По контрасту со статичным первым действием, которое почти целиком занято экспозицией, второе действие — это опять настоящая опера, где Вагнер проявляет безошибочное чутье драматурга. К сожалению, и здесь наиболее важная сцена — та, в которой Кундри пытается соблазнить Парсифаля, — чуть подморожена. Драматург опять вмешался в дела оперного композитора и круто подвел его: до сих пор мы ничего не знали о личных обстоятельствах жизни Парсифаля, а потому Кундри обязана просветить нас. Вот она, словно старая тетка, и ведет рассказ о его происхождении, о его детстве — в музыке начинаются хлопоты с длиннотами, а в результате Парсифаля так и не удается соблазнить… Музыкальная кульминация этого действия — сцена с девами-цветами, эпизод поразительной свежести, материал которой, видимо, принадлежит более раннему этапу творчества Вагнера. Это же нужно сказать и о благолепной сцене чуда святой пятницы в третьем действии. К этому действию относится и самая значительная часть всего произведения — большой заключительный апофеоз, где внушает уважение прежде всего его резкий контраст со сценой в том же храме святого Грааля в первом действии. Но замедленный пульс этой музыки мешает полностью отдаться ей. Эта музыка означает конец, прощание, это памятник абсолютной художественной цельности художественных намерений. Универсальное произведение искусства превратилось здесь в мистерию; Вагнер хотел, чтобы «Парсифаль» исполнялся только в Байрейте, и хорошо понимал, почему ему так хочется этого.
Когда в 1913 году истек срок, определенный авторским правом, все оперные театры стали ставить «Парсифаля», и воспрепятствовать этому не было никакой возможности. Однако «Парсифаль» так и не стал органической частью репертуара, его исполняют редко, его чтят, но вряд ли любят.
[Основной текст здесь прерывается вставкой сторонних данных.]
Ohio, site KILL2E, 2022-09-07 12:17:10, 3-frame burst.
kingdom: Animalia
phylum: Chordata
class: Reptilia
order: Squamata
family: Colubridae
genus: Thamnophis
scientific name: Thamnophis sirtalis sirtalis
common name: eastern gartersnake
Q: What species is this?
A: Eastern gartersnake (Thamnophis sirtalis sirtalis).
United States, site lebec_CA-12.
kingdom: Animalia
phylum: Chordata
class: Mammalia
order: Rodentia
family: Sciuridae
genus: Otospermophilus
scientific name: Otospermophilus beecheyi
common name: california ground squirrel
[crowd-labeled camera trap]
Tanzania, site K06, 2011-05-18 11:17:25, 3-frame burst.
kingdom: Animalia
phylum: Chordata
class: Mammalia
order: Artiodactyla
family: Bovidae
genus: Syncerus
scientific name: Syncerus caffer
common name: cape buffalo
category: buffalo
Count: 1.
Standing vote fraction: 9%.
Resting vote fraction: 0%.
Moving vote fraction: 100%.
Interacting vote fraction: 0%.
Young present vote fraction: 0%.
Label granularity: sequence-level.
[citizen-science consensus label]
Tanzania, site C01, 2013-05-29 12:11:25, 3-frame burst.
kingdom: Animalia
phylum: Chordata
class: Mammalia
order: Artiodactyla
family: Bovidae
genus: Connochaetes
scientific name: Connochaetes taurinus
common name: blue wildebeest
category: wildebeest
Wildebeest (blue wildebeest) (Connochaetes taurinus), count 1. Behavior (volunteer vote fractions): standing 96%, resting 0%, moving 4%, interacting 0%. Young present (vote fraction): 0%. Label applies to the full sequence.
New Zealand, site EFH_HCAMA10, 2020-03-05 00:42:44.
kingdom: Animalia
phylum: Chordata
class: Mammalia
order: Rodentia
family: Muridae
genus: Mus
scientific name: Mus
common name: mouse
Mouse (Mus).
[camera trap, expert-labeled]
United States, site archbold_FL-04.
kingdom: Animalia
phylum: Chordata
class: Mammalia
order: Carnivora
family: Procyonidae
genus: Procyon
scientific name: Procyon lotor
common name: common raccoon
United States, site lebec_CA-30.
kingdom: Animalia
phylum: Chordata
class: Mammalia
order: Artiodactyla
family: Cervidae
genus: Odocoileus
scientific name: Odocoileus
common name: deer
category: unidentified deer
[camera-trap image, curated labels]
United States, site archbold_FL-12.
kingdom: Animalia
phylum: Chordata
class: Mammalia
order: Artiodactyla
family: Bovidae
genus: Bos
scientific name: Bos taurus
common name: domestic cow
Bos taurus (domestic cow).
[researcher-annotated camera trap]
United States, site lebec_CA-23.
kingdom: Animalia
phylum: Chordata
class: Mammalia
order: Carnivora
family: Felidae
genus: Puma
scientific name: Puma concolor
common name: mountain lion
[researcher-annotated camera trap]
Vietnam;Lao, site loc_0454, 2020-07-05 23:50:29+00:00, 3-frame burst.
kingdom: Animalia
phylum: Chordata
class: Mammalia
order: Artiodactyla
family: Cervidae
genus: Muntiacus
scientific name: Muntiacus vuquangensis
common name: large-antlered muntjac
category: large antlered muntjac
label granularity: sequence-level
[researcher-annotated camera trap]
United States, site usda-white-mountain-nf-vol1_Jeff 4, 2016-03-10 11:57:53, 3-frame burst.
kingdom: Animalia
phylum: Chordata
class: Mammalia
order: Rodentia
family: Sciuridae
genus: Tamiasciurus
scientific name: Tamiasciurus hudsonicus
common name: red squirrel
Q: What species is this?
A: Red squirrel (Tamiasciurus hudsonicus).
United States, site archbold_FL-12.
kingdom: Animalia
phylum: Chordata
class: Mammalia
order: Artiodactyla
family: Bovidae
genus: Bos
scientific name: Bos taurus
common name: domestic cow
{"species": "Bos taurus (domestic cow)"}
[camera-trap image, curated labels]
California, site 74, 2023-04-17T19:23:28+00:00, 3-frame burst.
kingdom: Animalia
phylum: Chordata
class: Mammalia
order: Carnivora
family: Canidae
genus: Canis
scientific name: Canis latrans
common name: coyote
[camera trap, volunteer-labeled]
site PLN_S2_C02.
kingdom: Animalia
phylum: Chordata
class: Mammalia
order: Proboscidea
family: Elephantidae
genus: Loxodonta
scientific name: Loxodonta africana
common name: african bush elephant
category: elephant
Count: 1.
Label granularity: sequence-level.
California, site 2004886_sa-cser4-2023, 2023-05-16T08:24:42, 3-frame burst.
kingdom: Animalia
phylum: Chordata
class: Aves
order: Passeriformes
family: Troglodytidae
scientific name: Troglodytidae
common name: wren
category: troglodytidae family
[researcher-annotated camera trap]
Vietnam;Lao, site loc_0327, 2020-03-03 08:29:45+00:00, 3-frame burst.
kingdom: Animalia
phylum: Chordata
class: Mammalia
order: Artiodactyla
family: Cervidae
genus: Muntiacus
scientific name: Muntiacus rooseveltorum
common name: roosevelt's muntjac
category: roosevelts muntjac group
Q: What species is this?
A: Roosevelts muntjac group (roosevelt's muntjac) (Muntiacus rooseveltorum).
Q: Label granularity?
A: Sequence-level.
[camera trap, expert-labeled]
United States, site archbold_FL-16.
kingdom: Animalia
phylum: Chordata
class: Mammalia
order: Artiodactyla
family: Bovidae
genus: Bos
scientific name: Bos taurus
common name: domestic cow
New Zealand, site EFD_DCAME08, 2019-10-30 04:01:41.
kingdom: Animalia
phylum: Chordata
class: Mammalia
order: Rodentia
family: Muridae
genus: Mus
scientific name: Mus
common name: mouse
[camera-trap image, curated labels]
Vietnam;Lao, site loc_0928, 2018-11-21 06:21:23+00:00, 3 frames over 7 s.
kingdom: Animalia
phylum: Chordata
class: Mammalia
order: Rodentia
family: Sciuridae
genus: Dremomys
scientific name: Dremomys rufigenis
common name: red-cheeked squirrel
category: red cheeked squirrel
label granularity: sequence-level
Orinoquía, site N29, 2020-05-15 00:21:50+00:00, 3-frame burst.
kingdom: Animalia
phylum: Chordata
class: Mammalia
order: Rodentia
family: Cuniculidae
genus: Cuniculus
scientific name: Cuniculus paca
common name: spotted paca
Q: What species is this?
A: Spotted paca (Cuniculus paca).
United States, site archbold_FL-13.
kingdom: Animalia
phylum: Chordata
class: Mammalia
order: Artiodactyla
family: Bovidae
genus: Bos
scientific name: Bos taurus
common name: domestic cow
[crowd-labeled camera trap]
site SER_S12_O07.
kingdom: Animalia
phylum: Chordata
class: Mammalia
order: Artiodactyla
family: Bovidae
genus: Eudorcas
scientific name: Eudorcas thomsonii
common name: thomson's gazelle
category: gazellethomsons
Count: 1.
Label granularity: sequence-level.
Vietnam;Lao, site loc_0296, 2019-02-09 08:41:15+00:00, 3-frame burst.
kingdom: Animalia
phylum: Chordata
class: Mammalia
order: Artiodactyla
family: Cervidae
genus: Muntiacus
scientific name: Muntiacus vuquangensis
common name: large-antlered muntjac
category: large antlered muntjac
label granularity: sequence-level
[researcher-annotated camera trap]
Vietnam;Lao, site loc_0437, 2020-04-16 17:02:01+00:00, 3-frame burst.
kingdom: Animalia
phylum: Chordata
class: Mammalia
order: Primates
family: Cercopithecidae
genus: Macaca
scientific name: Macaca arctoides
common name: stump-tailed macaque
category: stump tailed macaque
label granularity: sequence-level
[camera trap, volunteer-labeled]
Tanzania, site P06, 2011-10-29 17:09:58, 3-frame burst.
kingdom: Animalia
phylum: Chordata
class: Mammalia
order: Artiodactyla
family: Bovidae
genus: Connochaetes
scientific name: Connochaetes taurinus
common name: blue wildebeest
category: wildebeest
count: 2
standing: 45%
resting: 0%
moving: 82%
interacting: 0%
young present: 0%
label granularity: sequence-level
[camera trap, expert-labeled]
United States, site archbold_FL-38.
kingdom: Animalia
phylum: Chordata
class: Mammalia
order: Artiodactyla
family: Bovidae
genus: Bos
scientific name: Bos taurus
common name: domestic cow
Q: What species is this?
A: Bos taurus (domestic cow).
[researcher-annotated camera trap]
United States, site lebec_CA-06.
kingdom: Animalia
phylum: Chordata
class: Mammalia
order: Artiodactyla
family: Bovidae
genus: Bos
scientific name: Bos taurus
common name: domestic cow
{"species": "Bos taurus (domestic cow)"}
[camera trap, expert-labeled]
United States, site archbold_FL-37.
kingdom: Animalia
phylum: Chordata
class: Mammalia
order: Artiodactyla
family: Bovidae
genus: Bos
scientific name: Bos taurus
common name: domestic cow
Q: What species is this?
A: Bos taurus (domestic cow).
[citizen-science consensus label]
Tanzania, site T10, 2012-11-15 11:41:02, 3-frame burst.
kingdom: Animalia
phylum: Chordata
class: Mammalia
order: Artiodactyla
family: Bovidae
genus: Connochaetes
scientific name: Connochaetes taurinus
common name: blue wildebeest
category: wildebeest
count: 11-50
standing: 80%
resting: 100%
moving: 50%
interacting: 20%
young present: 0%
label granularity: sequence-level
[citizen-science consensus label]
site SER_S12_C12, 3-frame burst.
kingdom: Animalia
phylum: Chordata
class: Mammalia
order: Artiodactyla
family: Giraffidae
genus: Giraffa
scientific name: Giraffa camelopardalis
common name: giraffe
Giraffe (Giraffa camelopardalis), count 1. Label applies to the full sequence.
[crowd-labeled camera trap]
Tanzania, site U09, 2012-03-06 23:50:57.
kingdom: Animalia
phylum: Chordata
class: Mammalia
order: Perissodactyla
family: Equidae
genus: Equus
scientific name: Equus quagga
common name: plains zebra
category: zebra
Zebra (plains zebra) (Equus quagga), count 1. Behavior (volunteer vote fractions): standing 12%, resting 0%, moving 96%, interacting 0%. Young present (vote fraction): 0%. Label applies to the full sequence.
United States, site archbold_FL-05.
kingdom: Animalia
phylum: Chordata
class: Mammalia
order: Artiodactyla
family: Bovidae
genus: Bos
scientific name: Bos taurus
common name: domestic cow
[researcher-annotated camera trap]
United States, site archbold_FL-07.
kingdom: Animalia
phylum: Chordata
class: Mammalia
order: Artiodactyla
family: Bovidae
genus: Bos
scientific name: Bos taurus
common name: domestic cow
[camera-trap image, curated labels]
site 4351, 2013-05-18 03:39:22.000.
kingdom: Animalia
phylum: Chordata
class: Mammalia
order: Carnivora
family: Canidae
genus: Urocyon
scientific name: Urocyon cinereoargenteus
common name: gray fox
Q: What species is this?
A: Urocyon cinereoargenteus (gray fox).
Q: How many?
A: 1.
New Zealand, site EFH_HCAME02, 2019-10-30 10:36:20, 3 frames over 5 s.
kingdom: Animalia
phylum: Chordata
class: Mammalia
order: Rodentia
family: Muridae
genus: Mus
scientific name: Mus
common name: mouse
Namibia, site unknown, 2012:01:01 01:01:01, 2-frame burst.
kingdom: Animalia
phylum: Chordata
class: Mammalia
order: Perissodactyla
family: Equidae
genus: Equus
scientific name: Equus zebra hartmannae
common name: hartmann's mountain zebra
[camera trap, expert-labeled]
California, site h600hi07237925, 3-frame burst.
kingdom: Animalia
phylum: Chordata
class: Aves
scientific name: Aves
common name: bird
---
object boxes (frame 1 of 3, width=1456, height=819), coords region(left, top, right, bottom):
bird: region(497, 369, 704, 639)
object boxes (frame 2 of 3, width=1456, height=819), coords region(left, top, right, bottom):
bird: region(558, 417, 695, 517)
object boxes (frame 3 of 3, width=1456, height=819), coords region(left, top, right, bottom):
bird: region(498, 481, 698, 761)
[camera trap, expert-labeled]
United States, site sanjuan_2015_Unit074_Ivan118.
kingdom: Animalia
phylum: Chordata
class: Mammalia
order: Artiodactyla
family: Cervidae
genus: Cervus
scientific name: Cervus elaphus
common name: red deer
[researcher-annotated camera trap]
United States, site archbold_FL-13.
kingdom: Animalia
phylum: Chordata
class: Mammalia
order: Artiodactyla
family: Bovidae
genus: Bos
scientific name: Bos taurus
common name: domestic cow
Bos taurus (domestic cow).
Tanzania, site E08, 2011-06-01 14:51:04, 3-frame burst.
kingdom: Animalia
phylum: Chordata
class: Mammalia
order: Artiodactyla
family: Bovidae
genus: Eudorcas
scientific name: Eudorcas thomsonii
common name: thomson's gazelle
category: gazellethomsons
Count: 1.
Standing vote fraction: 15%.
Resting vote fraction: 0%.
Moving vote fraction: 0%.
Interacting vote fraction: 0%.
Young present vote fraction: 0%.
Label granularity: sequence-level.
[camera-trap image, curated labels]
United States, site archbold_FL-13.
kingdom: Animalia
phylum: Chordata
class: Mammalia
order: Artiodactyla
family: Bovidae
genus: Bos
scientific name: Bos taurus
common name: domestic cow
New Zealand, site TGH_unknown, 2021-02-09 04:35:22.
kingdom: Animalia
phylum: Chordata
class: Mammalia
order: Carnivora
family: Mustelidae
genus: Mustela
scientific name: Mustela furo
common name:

История произнесла свой приговор Вагнеру-реформатору. Он сумел сделаться папой римским в музыкальном мире, но не сумел основать свою церковь. Здание его теории, не менее радикальной, чем 95 тезисов Мартина Лютера[187]
, — это исторический курьез, не более того. Самое парадоксальное, что, вознамерившись уничтожить оперу, Вагнер создал для оперных театров наиболее репертуарные произведения. Лучше, чем кто-либо, он позаботился о продлении жизни оперного жанра. Ему самому никак нельзя было не заметить такого пикантного обстоятельства. И мы уже говорили, что оно вызвало в нем весьма противоречивые чувства. Когда Вагнер, по его словам, «поставлял» театру свое произведение, он чувствовал себя униженным и, получив за него деньги, старался поскорее промотать их. Когда же его произведение пользовалось успехом «в миру», Вагнера это все же радовало — невольно. Вагнер справедливо упрекал обычную оперу в рутине — режиссерской и музыкальной. Он героически боролся с рутиной уже в Дрездене. Когда он сам ставил в театре свои вещи, театрам нередко приходилось весьма туго. После постановки «Лоэнгрина» Бюловом Вагнер говорил ему: «Единственный раз в моей жизни мне удалось разучить свое произведение в полном соответствии со своими намерениями, по крайней мере в том, что касается его архитектоники, ритма, формы. И люди с подлинным чувством и разумением, присутствовавшие на этих спектаклях, удивлялись лишь одному — тому, что публике было совершенно все равно, исполняется ли «Лоэнгрин» так или совсем иначе. Позже оперу стали представлять по заведенному исстари правилу, а впечатления у публики оставались все теми же». И Вагнер в отчаянии делает такой вывод: «Все Ваши капельмейстеры, от «а» до «я», не могут дирижировать моими операми — ведь в лучшем случае они только хорошие ремесленники, они не знают и не понимают театра и усвоили разве что дурные манеры оперных певцов. Тут бы взяться за дело кому-нибудь другому! Я же всем этим сыт по горло и пальцем не пошевельну ради театра. Коль скоро театрами управляют столь тупо, нам тут делать нечего».